Bug 1535438

Summary: Take full lock on files in 3 way replication
Product: [Community] GlusterFS Reporter: Karthik U S <ksubrahm>
Component: replicateAssignee: Karthik U S <ksubrahm>
Status: CLOSED CURRENTRELEASE QA Contact:
Severity: unspecified Docs Contact:
Priority: unspecified    
Version: 3.13CC: bugs, pkarampu, ravishankar
Target Milestone: ---   
Target Release: ---   
Hardware: Unspecified   
OS: Unspecified   
Whiteboard:
Fixed In Version: glusterfs-4.0.0 Doc Type: If docs needed, set a value
Doc Text:
Story Points: ---
Clone Of:
: 1536257 (view as bug list) Environment:
Last Closed: 2018-01-23 21:37:57 UTC Type: Bug
Regression: --- Mount Type: ---
Documentation: --- CRM:
Verified Versions: Category: ---
oVirt Team: --- RHEL 7.3 requirements from Atomic Host:
Cloudforms Team: --- Target Upstream Version:
Embargoed:
Bug Depends On:    
Bug Blocks: 1536257, 1552414    

Description Karthik U S 2018-01-17 11:57:46 UTC
Description of problem:

Need a way to take full lock on files in replica 3 volume, which helps to prevent the files going to split brain.

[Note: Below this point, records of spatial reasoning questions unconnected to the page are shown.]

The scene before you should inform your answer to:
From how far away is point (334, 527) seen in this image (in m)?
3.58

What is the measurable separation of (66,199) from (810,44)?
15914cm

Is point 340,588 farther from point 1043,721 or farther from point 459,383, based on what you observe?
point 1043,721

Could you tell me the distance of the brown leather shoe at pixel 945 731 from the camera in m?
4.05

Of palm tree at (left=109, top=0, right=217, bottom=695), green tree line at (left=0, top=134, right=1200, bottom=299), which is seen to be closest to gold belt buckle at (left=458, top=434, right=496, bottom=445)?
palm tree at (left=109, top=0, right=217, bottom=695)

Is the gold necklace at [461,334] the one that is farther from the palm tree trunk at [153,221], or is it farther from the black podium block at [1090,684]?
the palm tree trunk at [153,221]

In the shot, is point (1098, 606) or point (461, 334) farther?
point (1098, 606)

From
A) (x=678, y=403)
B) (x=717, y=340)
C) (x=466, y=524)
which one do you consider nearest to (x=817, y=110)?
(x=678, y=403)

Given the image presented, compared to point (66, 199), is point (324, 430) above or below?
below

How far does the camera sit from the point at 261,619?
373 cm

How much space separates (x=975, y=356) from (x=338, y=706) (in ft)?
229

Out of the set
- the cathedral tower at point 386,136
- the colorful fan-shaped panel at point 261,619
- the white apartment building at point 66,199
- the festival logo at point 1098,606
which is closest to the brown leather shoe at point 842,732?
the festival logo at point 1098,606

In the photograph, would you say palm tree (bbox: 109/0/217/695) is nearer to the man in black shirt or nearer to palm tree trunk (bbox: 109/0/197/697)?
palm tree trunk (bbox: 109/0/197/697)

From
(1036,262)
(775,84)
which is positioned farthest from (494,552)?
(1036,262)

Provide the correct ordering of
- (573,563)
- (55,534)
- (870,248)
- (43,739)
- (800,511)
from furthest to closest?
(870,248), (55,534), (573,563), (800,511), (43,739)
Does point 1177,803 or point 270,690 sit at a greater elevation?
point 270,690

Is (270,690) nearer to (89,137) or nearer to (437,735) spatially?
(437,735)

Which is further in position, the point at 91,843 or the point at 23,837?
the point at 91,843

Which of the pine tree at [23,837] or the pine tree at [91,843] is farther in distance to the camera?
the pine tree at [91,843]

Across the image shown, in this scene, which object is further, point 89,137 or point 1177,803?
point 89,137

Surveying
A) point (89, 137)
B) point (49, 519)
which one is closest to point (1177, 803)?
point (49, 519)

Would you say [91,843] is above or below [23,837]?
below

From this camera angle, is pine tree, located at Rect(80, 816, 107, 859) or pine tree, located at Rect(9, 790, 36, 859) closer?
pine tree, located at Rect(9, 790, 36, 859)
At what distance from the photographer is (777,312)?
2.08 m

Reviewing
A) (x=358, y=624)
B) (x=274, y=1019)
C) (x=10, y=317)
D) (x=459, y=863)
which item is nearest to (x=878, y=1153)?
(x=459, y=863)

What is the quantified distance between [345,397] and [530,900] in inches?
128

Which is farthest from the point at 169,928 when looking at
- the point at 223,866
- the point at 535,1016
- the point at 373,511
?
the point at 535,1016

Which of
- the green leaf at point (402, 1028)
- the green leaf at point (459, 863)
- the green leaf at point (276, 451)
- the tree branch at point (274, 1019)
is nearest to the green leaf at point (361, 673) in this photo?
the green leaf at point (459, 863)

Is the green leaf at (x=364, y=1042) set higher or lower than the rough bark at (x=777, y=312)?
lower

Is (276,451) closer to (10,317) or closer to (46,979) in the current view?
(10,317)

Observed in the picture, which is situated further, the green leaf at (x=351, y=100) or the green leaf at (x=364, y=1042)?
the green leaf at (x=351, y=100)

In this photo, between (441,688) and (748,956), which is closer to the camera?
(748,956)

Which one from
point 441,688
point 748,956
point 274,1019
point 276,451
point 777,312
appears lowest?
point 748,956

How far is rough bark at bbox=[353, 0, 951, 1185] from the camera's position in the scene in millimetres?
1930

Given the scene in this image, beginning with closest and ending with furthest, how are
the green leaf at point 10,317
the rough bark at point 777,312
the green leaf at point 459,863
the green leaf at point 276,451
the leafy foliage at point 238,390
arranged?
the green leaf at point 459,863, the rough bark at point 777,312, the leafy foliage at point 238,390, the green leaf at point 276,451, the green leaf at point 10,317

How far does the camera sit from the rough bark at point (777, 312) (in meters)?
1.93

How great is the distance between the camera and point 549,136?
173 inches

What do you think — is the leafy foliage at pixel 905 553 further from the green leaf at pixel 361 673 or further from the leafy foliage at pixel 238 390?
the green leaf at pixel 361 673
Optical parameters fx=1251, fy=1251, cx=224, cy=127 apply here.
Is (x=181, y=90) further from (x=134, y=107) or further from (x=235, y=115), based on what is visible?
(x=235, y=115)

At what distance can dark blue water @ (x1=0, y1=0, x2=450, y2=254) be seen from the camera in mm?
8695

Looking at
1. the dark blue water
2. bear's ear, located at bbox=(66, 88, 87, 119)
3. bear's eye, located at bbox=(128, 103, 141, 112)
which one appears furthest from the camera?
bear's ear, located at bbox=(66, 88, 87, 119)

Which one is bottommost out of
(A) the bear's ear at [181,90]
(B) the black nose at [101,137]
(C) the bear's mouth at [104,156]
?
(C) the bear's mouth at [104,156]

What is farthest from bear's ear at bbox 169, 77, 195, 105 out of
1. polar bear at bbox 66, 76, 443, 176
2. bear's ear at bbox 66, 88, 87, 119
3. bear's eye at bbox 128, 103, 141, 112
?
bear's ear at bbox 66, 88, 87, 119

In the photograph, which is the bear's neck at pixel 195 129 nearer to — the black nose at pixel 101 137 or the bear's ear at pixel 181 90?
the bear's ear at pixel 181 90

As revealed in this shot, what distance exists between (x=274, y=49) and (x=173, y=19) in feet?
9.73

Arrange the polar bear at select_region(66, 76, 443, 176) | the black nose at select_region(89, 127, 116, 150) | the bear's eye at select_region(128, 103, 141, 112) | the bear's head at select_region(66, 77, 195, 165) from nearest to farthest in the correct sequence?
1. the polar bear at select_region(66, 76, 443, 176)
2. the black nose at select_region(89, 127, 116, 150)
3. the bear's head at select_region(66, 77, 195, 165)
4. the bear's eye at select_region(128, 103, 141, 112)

Version-Release number of selected component (if applicable):


How reproducible:


Steps to Reproduce:
1.
2.
3.

Actual results:


Expected results:


Additional info:

Comment 1 Worker Ant 2018-01-17 12:13:35 UTC
REVIEW: https://review.gluster.org/19218 (cluster/afr: Adding option to take full file lock) posted (#1) for review on master by Karthik U S

Comment 2 Worker Ant 2018-01-19 00:15:53 UTC
COMMIT: https://review.gluster.org/19218 committed in master by \"Karthik U S\" <ksubrahm> with a commit message- cluster/afr: Adding option to take full file lock

Problem:
In replica 3 volumes there is a possibilities of ending up in split
brain scenario, when multiple clients writing data on the same file
at non overlapping regions in parallel.

Scenario:
- Initially all the copies are good and all the clients gets the value
  of data readables as all good.
- Client C0 performs write W1 which fails on brick B0 and succeeds on
  other two bricks.
- C1 performs write W2 which fails on B1 and succeeds on other two bricks.
- C2 performs write W3 which fails on B2 and succeeds on other two bricks.
- All the 3 writes above happen in parallel and fall on different ranges
  so afr takes granular locks and all the writes are performed in parallel.
  Since each client had data-readables as good, it does not see
  file going into split-brain in the in_flight_split_brain check, hence
  performs the post-op marking the pending xattrs. Now all the bricks
  are being blamed by each other, ending up in split-brain.

Fix:
Have an option to take either full lock or range lock on files while
doing data transactions, to prevent the possibility of ending up in
split brains. With this change, by default the files will take full
lock while doing IO. If you want to make use of the old range lock
change the value of "cluster.full-lock" to "no".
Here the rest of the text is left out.